I am not going to win any Mom of the Year awards for saying this but having a break from my kids is kind of a good thing. Divorce has given me two or three days a week when I don’t have my kids and I didn’t realize it until this new arrangement settled in, that time away is an ok thing-for all of us.
It isn’t like I actually go for three days without seeing or talking to them. Most weeks sports, the phone and volunteering at school gets me sneak peaks into their time away from me. And my time away from them is mostly filled with normal things like cleaning and errands and the gym, things that are nice to do without my helpers. I schedule work travel these days and I re-group and prepare for their return to me. Some weeks I have a lot of alone time and some weeks are packed with friends and some weeks I miss the boys a ton and some weeks that missing is not such a strong feeling. I am always ready for them to come home.

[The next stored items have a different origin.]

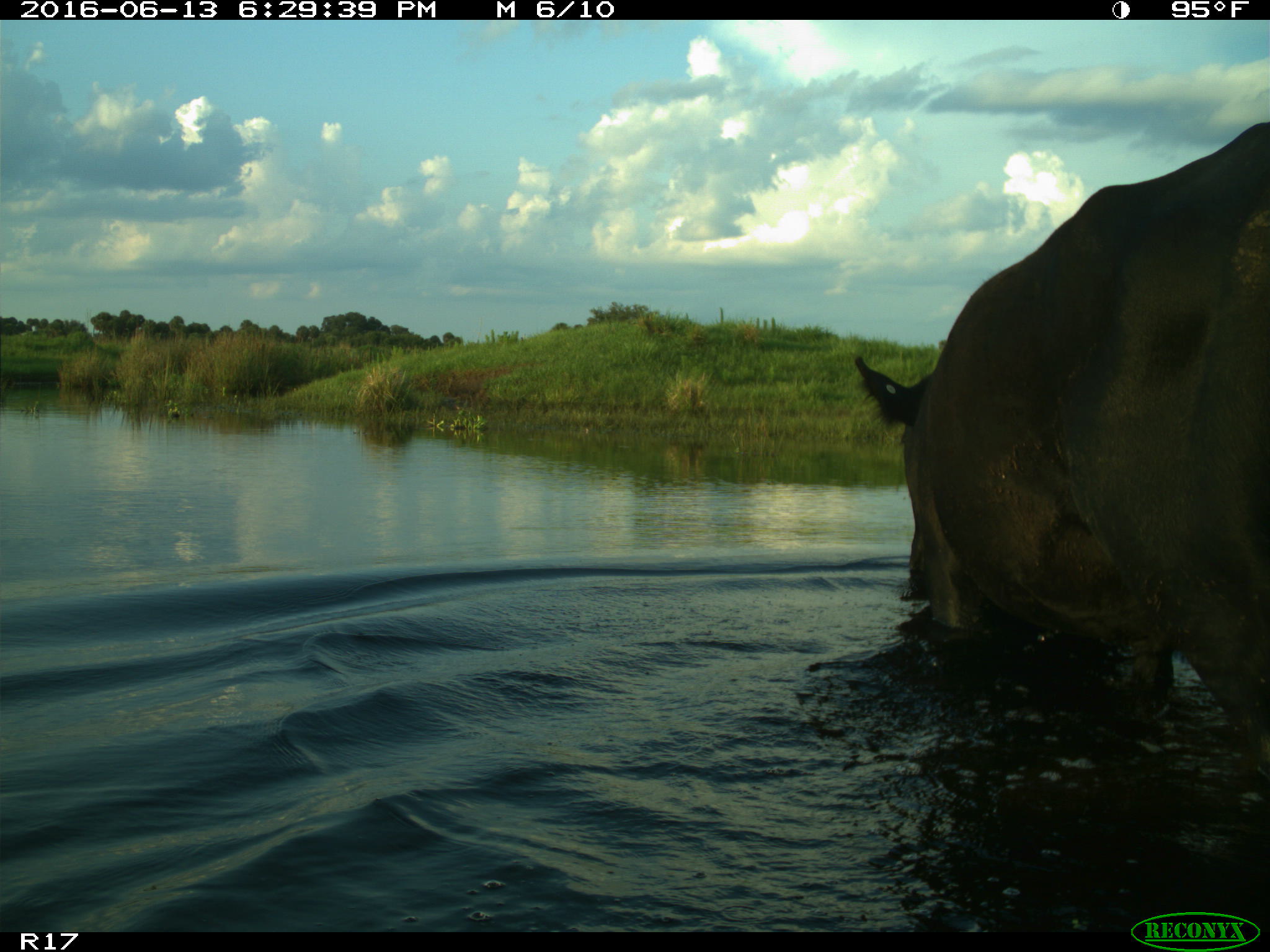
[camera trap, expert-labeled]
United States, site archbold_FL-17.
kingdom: Animalia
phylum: Chordata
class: Mammalia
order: Artiodactyla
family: Bovidae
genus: Bos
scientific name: Bos taurus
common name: domestic cow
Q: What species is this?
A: Bos taurus (domestic cow).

Our time together isn’t crazy. Sometimes we are on the go, and sometimes we just lounge. We talk and laugh and argue and yell and cry and get time outs and tell stories. We do homework and chores and they fight and I get mad and I feed them, trim their nails and make them pick up their little army guys that make the floors dangerous for bare feet. It is no different from what any other parent does, but now for me, the time away from them makes these every day parent-kid things more bright. I notice the details, tiny changes stand out and I react more calmly and nudge smarter. Our time becomes embedded in my mind, not much happens anymore that I let just move past me, without recognition. And I am not sure why I couldn’t do this as well when I had them everyday. I am not sure why I couldn’t see them as clearly as I do now. Maybe I am just more conscious of the fact that my time with them is limited so I capture it and hold it more tightly so I don’t really ever miss a thing.